By Katy Nagy, Team Leader at SWB Uganda
Last week, Sara and I traveled to western Kenya to visit two of SWB Uganda’s fellow Streetfootballworld East Africa network members. After meeting them at the Streetfootballworld conference in Rwanda last September, and we were fortunate enough to have volunteers from SEP and TYSA join us during our Youth Festival in January. After hearing so much about the incredible work that SEP and TYSA are involved in, we decided that it was our turn to visit them.
Our first stop was Oyugis, Kenya to visit Society Empowerment Project (SEP). We were welcomed with open arms by the Young Leader (and our good friend), George, who was excited to introduce us to the rest of the SEP staff and to show us what SEP does. During our visit, we helped run a training at the Nyahera Girls’ school, we spoke to the girls about the way lessons that are learned on the pitch can be tranferred into their lives off the pitch, and we helped to plant about 200 trees on SEP’s farm during Earth Hour (now called “The Soccer Without Borders Forest!”). The best part of the visit to SEP, though, was the opportunity to talk to the staff and participants about the organization, to learn more about all that SEP does, and to feel welcomed as if we were already part of the community. We spoke to participants who have benefitted greatly from SEP’s programs. We spoke to participants who would not be able to go to school without SEP’s support. We spoke to participants who have gained coaching skills and are now able to coach younger participants. It was impressive to hear about the impact that SEP has had on the community, and to know that its influence in the community is only growing as the organization grows.
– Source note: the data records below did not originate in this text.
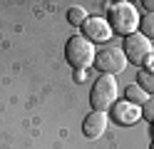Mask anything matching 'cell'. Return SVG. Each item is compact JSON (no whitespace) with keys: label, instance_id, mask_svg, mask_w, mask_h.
<instances>
[{"label":"cell","instance_id":"6da1fadb","mask_svg":"<svg viewBox=\"0 0 154 149\" xmlns=\"http://www.w3.org/2000/svg\"><path fill=\"white\" fill-rule=\"evenodd\" d=\"M107 23H109V27H112V33H117V35H124V37H127V35H132V33H137V27H139L137 8H134L132 3H127V0L109 5Z\"/></svg>","mask_w":154,"mask_h":149},{"label":"cell","instance_id":"7a4b0ae2","mask_svg":"<svg viewBox=\"0 0 154 149\" xmlns=\"http://www.w3.org/2000/svg\"><path fill=\"white\" fill-rule=\"evenodd\" d=\"M94 42H90L85 35H72L70 40H67V45H65V60H67V65H72L75 67V72L77 70H87L94 65Z\"/></svg>","mask_w":154,"mask_h":149},{"label":"cell","instance_id":"3957f363","mask_svg":"<svg viewBox=\"0 0 154 149\" xmlns=\"http://www.w3.org/2000/svg\"><path fill=\"white\" fill-rule=\"evenodd\" d=\"M117 102V79L112 75H100L92 85V92H90V104L92 109L97 112H107V109L114 107Z\"/></svg>","mask_w":154,"mask_h":149},{"label":"cell","instance_id":"277c9868","mask_svg":"<svg viewBox=\"0 0 154 149\" xmlns=\"http://www.w3.org/2000/svg\"><path fill=\"white\" fill-rule=\"evenodd\" d=\"M122 52L132 65L144 67V62L154 55V47H152V40H147L142 33H132V35L124 37V50Z\"/></svg>","mask_w":154,"mask_h":149},{"label":"cell","instance_id":"5b68a950","mask_svg":"<svg viewBox=\"0 0 154 149\" xmlns=\"http://www.w3.org/2000/svg\"><path fill=\"white\" fill-rule=\"evenodd\" d=\"M94 67L100 70L102 75H119L124 67H127V57H124L122 50L117 47H104L94 55Z\"/></svg>","mask_w":154,"mask_h":149},{"label":"cell","instance_id":"8992f818","mask_svg":"<svg viewBox=\"0 0 154 149\" xmlns=\"http://www.w3.org/2000/svg\"><path fill=\"white\" fill-rule=\"evenodd\" d=\"M109 124V117L107 112H97V109H92V112L82 119V134L87 139H100L104 134V129Z\"/></svg>","mask_w":154,"mask_h":149},{"label":"cell","instance_id":"52a82bcc","mask_svg":"<svg viewBox=\"0 0 154 149\" xmlns=\"http://www.w3.org/2000/svg\"><path fill=\"white\" fill-rule=\"evenodd\" d=\"M142 117V107H137V104H132V102H114V107H112V119L117 124H122V127H132V124H137V119Z\"/></svg>","mask_w":154,"mask_h":149},{"label":"cell","instance_id":"ba28073f","mask_svg":"<svg viewBox=\"0 0 154 149\" xmlns=\"http://www.w3.org/2000/svg\"><path fill=\"white\" fill-rule=\"evenodd\" d=\"M82 30H85V37L90 42H107L109 35H112L109 23L102 20V17H87V23L82 25Z\"/></svg>","mask_w":154,"mask_h":149},{"label":"cell","instance_id":"9c48e42d","mask_svg":"<svg viewBox=\"0 0 154 149\" xmlns=\"http://www.w3.org/2000/svg\"><path fill=\"white\" fill-rule=\"evenodd\" d=\"M147 99H149V95L147 92H144V89L137 85V82H134V85H127V102H132V104H144V102H147Z\"/></svg>","mask_w":154,"mask_h":149},{"label":"cell","instance_id":"30bf717a","mask_svg":"<svg viewBox=\"0 0 154 149\" xmlns=\"http://www.w3.org/2000/svg\"><path fill=\"white\" fill-rule=\"evenodd\" d=\"M137 85H139L147 95L154 97V72H152V70H139V75H137Z\"/></svg>","mask_w":154,"mask_h":149},{"label":"cell","instance_id":"8fae6325","mask_svg":"<svg viewBox=\"0 0 154 149\" xmlns=\"http://www.w3.org/2000/svg\"><path fill=\"white\" fill-rule=\"evenodd\" d=\"M139 33L147 37V40H154V15L147 13L144 17H139Z\"/></svg>","mask_w":154,"mask_h":149},{"label":"cell","instance_id":"7c38bea8","mask_svg":"<svg viewBox=\"0 0 154 149\" xmlns=\"http://www.w3.org/2000/svg\"><path fill=\"white\" fill-rule=\"evenodd\" d=\"M67 23H70V25H85V23H87L85 8H70V10H67Z\"/></svg>","mask_w":154,"mask_h":149},{"label":"cell","instance_id":"4fadbf2b","mask_svg":"<svg viewBox=\"0 0 154 149\" xmlns=\"http://www.w3.org/2000/svg\"><path fill=\"white\" fill-rule=\"evenodd\" d=\"M142 117L147 119V122H152V124H154V97H149L147 102L142 104Z\"/></svg>","mask_w":154,"mask_h":149},{"label":"cell","instance_id":"5bb4252c","mask_svg":"<svg viewBox=\"0 0 154 149\" xmlns=\"http://www.w3.org/2000/svg\"><path fill=\"white\" fill-rule=\"evenodd\" d=\"M142 70H152V72H154V55L147 60V62H144V67H142Z\"/></svg>","mask_w":154,"mask_h":149},{"label":"cell","instance_id":"9a60e30c","mask_svg":"<svg viewBox=\"0 0 154 149\" xmlns=\"http://www.w3.org/2000/svg\"><path fill=\"white\" fill-rule=\"evenodd\" d=\"M142 5H144V8H147V10H149V13L154 15V0H144V3H142Z\"/></svg>","mask_w":154,"mask_h":149},{"label":"cell","instance_id":"2e32d148","mask_svg":"<svg viewBox=\"0 0 154 149\" xmlns=\"http://www.w3.org/2000/svg\"><path fill=\"white\" fill-rule=\"evenodd\" d=\"M152 149H154V144H152Z\"/></svg>","mask_w":154,"mask_h":149}]
</instances>
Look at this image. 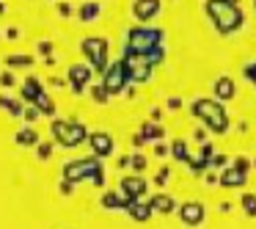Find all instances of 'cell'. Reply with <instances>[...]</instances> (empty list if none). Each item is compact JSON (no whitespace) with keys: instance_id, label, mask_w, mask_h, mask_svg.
Returning a JSON list of instances; mask_svg holds the SVG:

After 3½ days at SEP, it was time to say goodbye to our friends in Oyugis and to head to Kitale to visit the Trans-Nzoia Youth Sports Association (TYSA). Again, we were reunited with our friends who we met in Rwanda and at our festival in January. The TYSA staff was immediately welcoming, and we were eager to learn all we could from them. The two days we spent in Kitale were filled with visiting schools, playing games, talking to staff and participants, learning about the amazing work that TYSA does, and enjoying our time with our friends. TYSA is currently in the process of expanding its reach by partnering with many schools in the area. We had the opportunity to visit some of those schools and to play games with the students. Those visits made it very clear how important TYSA’s work is. One school that we visited was a government-supported primary school with over 100 students in each class. We also visited a secondary school and joined a meeting of parents, students and teachers. We listened to the students speak about the difficulties they were having with their studies, and we were able to speak to them to give some advice. At the end of the second day, we visited a children’s home to play some games with the kids. After the owner gave us a tour and explained the way poverty, illness, drug abuse, and other factors in that area create a need for the children’s home, we organized some games and activities for the kids. The home is simple, but it is so important. It was further proof of TYSA’s impressive reach and commitment to the communities in the area.
Throughout our visit to TYSA, it was clear that the organization’s inspiring work is made possible by its leadership and staff. Gichuki, the program director, places much emphasis on empowering the staff to take ownership and become leaders. It is clear that that has become part of the organization’s culture, as their goal is to train teachers in the schools to lead the soccer/physical programming on a daily basis. It is this emphasis on sustainability and empowerment that most impressed and inspired us while we were in Kitale.
We left Kitale and headed back to Kampala after a week of learning and a lot of fun in Oyugis and Kitale. We were sad to say goodbye to our friends at SEP and TYSA, but we are also excited to take what we have learned back to Soccer Without Borders. Each of the organizations taught us so much, and we have gained an appreciation for the value of partnerships and networks of organizations that exist across borders and cultures.